### Pasaje citado
La “Consultora Iván Redondo” es un mayúsculo ejemplo de lo que hablamos. El asesor por excelencia del gobierno desconoce la Administración, pero Bruselas le exige medidas de contención muy precisas con reglas claras para abrir sus fondos, pero mientras tanto el equipo de asesores se pierde en requiebros y generalidades. Pero no pasa nada. El corto plazo decide la agenda política solo a la caza y captura del voto de su electorado a cualquier precio. Al contrario de lo que ocurre con una marca publicitaria, que necesita tiempo para posicionarse, para ganar o mantener la confianza de sus clientes, con una imagen de marca que solo tendrá sentido en la medida en que exista una respuesta a las expectativas que su público objetivo espera de todos y cada uno de sus productos. Sin producto, sin un proyecto a medio y largo plazo, y sin una rendición de cuentas lo que representan nuestros políticos es un fraude, con un ejército de asesores siempre preparados para lanzar los fuegos artificiales.
######
### Líneas proporcionadas
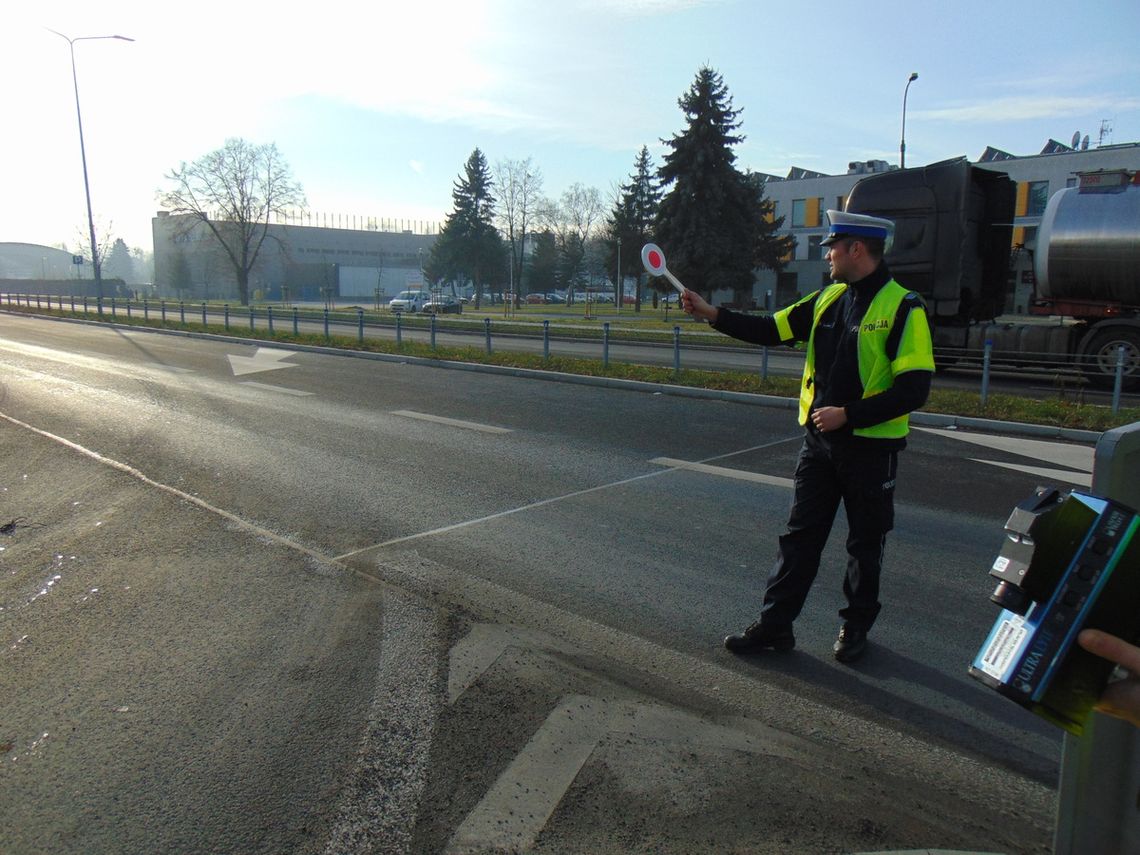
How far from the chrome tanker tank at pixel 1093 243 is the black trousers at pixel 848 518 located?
1410 cm

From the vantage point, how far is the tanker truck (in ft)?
49.1

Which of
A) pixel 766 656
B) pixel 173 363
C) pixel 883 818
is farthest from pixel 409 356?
pixel 883 818

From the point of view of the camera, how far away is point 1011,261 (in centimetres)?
1755

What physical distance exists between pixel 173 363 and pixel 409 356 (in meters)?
5.24

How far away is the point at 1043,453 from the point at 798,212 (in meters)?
58.3

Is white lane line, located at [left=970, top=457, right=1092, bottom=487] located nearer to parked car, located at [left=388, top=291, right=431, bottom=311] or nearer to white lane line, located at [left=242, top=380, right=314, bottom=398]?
white lane line, located at [left=242, top=380, right=314, bottom=398]

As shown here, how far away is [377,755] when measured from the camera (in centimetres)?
316

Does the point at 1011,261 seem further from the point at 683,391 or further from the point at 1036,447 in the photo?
the point at 1036,447

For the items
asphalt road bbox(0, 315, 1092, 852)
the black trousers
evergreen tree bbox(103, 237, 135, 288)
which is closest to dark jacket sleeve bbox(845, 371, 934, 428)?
the black trousers

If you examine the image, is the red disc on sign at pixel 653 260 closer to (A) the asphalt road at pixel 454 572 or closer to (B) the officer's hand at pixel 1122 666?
(A) the asphalt road at pixel 454 572

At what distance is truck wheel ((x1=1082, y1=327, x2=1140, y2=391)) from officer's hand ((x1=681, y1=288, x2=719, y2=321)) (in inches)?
535

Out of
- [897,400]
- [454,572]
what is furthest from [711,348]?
[897,400]

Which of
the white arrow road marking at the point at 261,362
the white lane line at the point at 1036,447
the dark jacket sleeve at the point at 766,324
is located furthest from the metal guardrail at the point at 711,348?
the dark jacket sleeve at the point at 766,324

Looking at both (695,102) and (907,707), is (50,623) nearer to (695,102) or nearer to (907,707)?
(907,707)
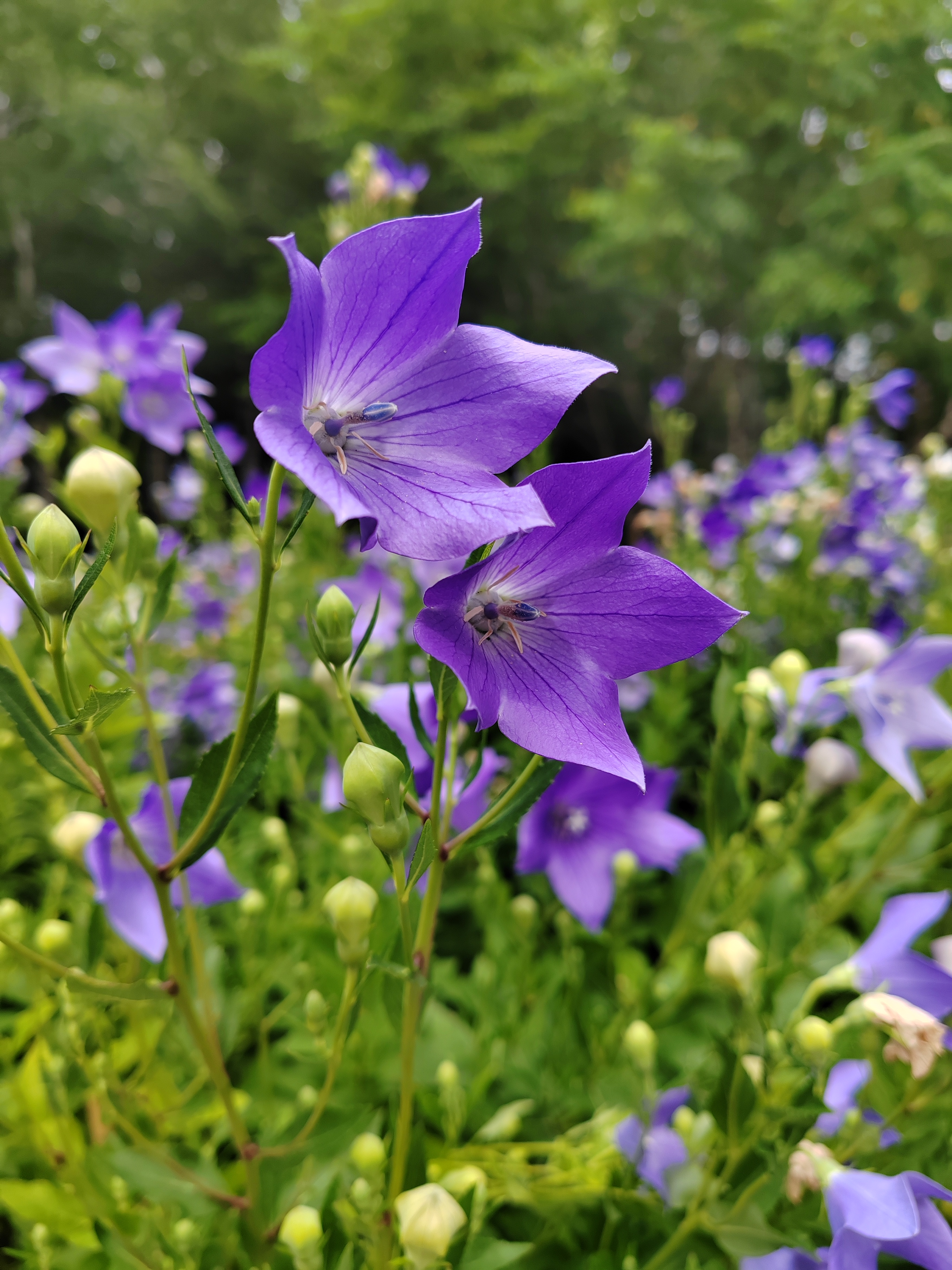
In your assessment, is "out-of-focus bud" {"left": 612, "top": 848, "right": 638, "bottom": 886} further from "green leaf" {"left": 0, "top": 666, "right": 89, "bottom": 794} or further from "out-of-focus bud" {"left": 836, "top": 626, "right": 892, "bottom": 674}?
"green leaf" {"left": 0, "top": 666, "right": 89, "bottom": 794}

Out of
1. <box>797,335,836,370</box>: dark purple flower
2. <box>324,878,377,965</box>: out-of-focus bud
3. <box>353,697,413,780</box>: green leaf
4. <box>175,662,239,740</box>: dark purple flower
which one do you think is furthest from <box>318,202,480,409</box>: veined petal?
<box>797,335,836,370</box>: dark purple flower

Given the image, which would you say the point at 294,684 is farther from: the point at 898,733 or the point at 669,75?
the point at 669,75

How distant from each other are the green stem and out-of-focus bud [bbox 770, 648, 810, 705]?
838 mm

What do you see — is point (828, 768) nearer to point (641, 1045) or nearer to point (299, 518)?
point (641, 1045)

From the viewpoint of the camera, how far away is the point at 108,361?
1.31m

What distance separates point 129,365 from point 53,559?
0.96 m

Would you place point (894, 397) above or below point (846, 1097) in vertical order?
below

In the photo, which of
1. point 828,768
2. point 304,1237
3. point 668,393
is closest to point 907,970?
point 828,768

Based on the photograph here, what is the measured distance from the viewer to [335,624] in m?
0.54

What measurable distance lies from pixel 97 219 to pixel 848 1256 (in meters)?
10.3

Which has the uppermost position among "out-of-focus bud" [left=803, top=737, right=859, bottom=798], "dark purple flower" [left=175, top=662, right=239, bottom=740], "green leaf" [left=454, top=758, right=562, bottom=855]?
"green leaf" [left=454, top=758, right=562, bottom=855]

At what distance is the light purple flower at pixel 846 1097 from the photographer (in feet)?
2.78

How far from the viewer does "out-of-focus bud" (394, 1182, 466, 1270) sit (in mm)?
538

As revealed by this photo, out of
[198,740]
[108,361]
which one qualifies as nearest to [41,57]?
[198,740]
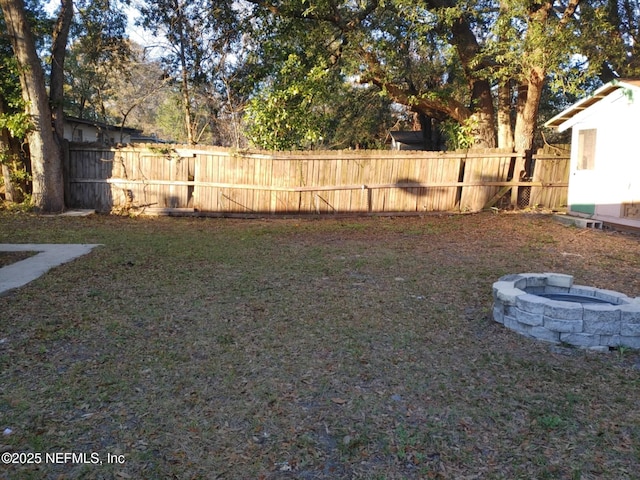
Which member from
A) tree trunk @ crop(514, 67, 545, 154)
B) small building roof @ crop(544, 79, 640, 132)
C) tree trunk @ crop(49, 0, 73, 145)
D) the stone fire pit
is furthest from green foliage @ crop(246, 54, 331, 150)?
the stone fire pit

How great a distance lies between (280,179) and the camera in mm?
11656

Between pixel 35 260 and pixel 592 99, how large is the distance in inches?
437

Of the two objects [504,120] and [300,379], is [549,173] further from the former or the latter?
[300,379]

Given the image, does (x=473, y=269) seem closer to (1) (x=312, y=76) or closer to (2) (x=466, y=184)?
(2) (x=466, y=184)

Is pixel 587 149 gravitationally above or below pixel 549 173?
above

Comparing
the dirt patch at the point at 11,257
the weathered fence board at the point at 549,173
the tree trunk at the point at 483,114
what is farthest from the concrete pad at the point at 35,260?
the weathered fence board at the point at 549,173

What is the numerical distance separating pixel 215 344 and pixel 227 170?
8168mm

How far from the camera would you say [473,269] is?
663 centimetres

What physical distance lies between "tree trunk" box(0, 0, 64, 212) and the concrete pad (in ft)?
12.5

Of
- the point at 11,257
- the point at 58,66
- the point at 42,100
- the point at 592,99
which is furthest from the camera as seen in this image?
the point at 58,66

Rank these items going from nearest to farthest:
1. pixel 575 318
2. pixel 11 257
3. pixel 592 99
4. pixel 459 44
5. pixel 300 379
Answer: pixel 300 379, pixel 575 318, pixel 11 257, pixel 592 99, pixel 459 44

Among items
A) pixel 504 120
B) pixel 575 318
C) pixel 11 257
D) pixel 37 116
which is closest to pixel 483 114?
pixel 504 120

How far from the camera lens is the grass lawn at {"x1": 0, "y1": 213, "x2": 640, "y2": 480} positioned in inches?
100.0

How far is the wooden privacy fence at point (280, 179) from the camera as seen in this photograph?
11.6 metres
######
¿Puedes reproducir íntegro el pasaje sobre la Consultora Iván Redondo, sin cambiar ni una coma?

Solución del ejercicio -
La “Consultora Iván Redondo” es un mayúsculo ejemplo de lo que hablamos. El asesor por excelencia del gobierno desconoce la Administración, pero Bruselas le exige medidas de contención muy precisas con reglas claras para abrir sus fondos, pero mientras tanto el equipo de asesores se pierde en requiebros y generalidades. Pero no pasa nada. El corto plazo decide la agenda política solo a la caza y captura del voto de su electorado a cualquier precio. Al contrario de lo que ocurre con una marca publicitaria, que necesita tiempo para posicionarse, para ganar o mantener la confianza de sus clientes, con una imagen de marca que solo tendrá sentido en la medida en que exista una respuesta a las expectativas que su público objetivo espera de todos y cada uno de sus productos. Sin producto, sin un proyecto a medio y largo plazo, y sin una rendición de cuentas lo que representan nuestros políticos es un fraude, con un ejército de asesores siempre preparados para lanzar los fuegos artificiales.